Monitor for QT prolongation, electrolyte abnormalities, and hepatotoxicity. Adjust dose in renal impairment (Cr Cl <30 m L/min). Avoid use with strong CYP3A4 inhibitors or inducers. Note potential for phototoxicity; advise sun avoidance.
Apply a thin layer to cleaned, dry affected area and surrounding skin once daily or as directed.,Wash hands before and after application unless treating hands.,Use for the full prescribed duration even if symptoms improve to prevent recurrence.,Avoid contact with eyes, mouth, or mucous membranes. If contact occurs, rinse with water.,Do not cover the treated area with bandages or wrappings unless instructed by your doctor.,Inform your doctor if symptoms persist after 2 weeks or worsen, or if severe irritation occurs.,Store at room temperature away from moisture and heat.
Take exactly as prescribed; do not change dose or stop without consulting doctor.,Avoid grapefruit and grapefruit juice during treatment.,Use effective contraception during therapy and for 1 month after last dose.,Report symptoms like irregular heartbeat, fainting, severe nausea/vomiting, or yellowing of skin/eyes immediately.,Use sunscreen and protective clothing; avoid sun exposure, even through glass.
No interactions on record
No interactions on record
Explore head-to-head clinical comparisons of other medications in the same therapeutic classes.
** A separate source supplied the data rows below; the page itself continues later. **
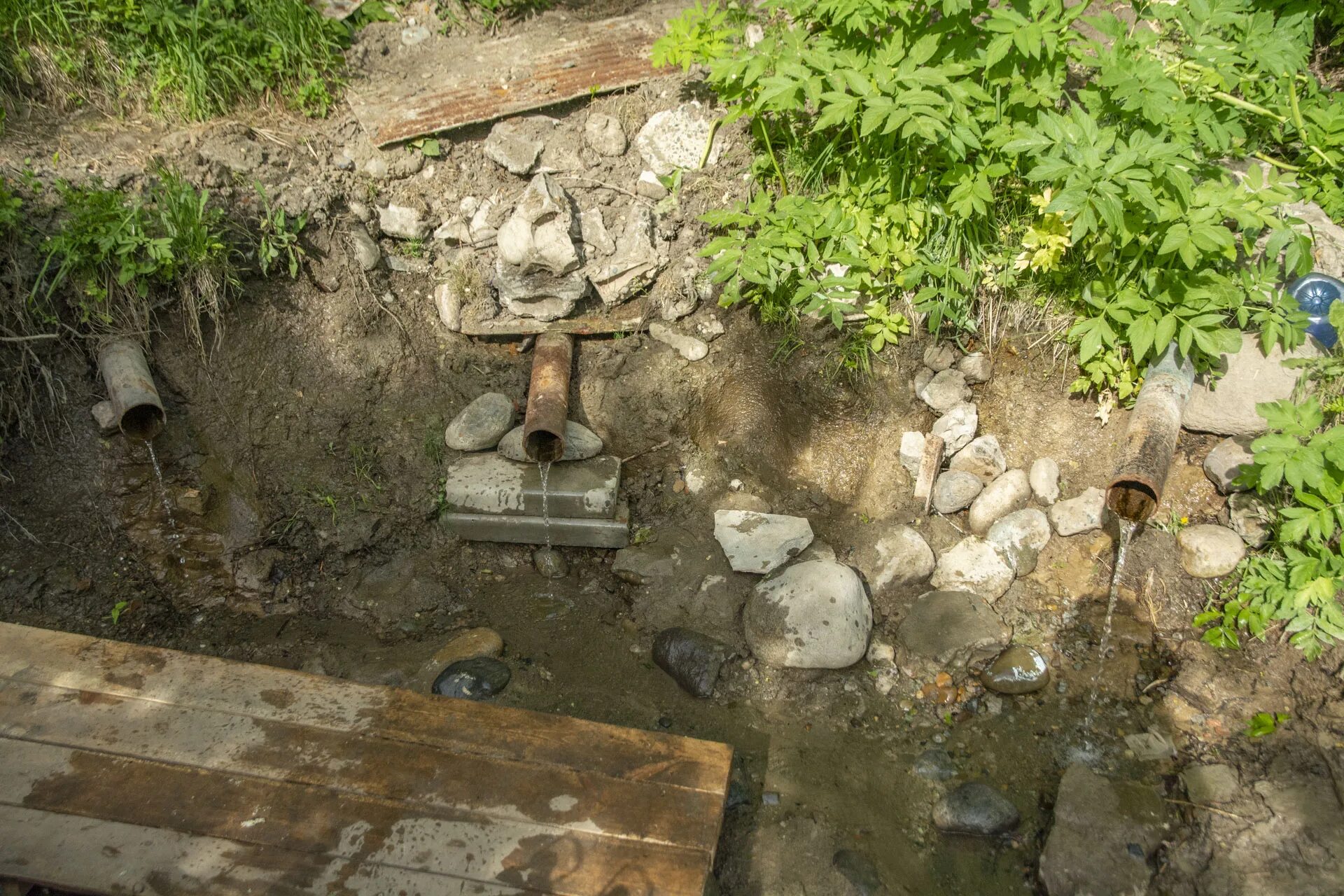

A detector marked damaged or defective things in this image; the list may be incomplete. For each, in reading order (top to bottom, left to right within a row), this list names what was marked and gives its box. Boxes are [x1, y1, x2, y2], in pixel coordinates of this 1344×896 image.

broken concrete chunk [482, 116, 552, 176]
broken concrete chunk [585, 112, 627, 158]
broken concrete chunk [638, 102, 722, 176]
broken concrete chunk [375, 204, 428, 239]
broken concrete chunk [580, 207, 616, 255]
broken concrete chunk [647, 323, 708, 361]
rusty metal pipe [99, 339, 165, 442]
rusty metal pipe [521, 335, 571, 465]
rusty metal pipe [1103, 344, 1198, 526]
broken concrete chunk [714, 510, 806, 574]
Common clinical questions about ECOZA vs AUKELSO, answered by our medical review team.
ECOZA is a Topical Antifungal that works by Imidazole antifungal inhibiting ergosterol synthesis via CYP51, disrupting fungal cell membrane permeability.. AUKELSO is a Topical Antifungal that works by Selective inhibitor of the mammalian target of rapamycin (m TOR) kinase, specifically the m TORC1 complex, leading to inhibition of cell proliferation, angiogenesis, and glucose uptake.. They differ in pharmacokinetic profiles, FDA-approved indications, and side effect profiles.
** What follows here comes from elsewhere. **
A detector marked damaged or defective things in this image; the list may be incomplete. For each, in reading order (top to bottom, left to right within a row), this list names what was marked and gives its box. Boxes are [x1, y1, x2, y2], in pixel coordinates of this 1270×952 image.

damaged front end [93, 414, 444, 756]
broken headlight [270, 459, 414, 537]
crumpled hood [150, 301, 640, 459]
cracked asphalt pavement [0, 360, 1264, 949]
Potency comparisons between ECOZA and AUKELSO depend on the specific clinical indication. These are both Topical Antifungal agents and are not directly interchangeable by dose. A physician or clinical pharmacist should guide any therapeutic switching decisions.
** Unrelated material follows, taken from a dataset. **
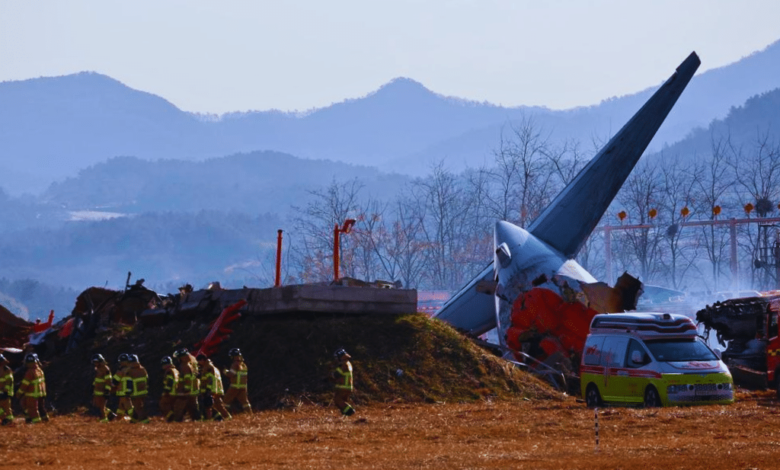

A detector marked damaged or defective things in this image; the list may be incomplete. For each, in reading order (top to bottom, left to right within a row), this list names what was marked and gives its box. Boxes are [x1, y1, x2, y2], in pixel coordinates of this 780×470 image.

crashed airplane tail [432, 53, 700, 344]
The standard adult dose of ECOZA is: For vulvovaginal candidiasis: One vaginal suppository (150 mg) inserted intravaginally at bedtime for 3 consecutive days. For cutaneous candidiasis: Apply cream (1%) to affected area twice daily for 2-4 weeks.. The standard adult dose of AUKELSO is: 400 mg orally twice daily with food.. Dosing should always be individualized based on indication, renal and hepatic function, age, and other patient factors.
No direct drug-drug interaction has been formally documented between ECOZA and AUKELSO in current clinical databases. However, individual patient risk factors including other medications, organ function, and comorbidities should always be evaluated by a qualified healthcare provider.
The maternal-fetal safety profiles differ. ECOZA is classified as Category C. ECOZA (econazole nitrate) is pregnancy category C. First trimester: no adequate studies; avoid unless benefit outweighs risk. Second/third trimester: minimal absorption after topic. AUKELSO is classified as Category C. First trimester: Avoid use due to potential for fetal harm based on animal studies showing developmental toxicity (including cardiovascular and skeletal malformations). Second and . Always consult a maternal-fetal medicine specialist before taking either drug during pregnancy or lactation.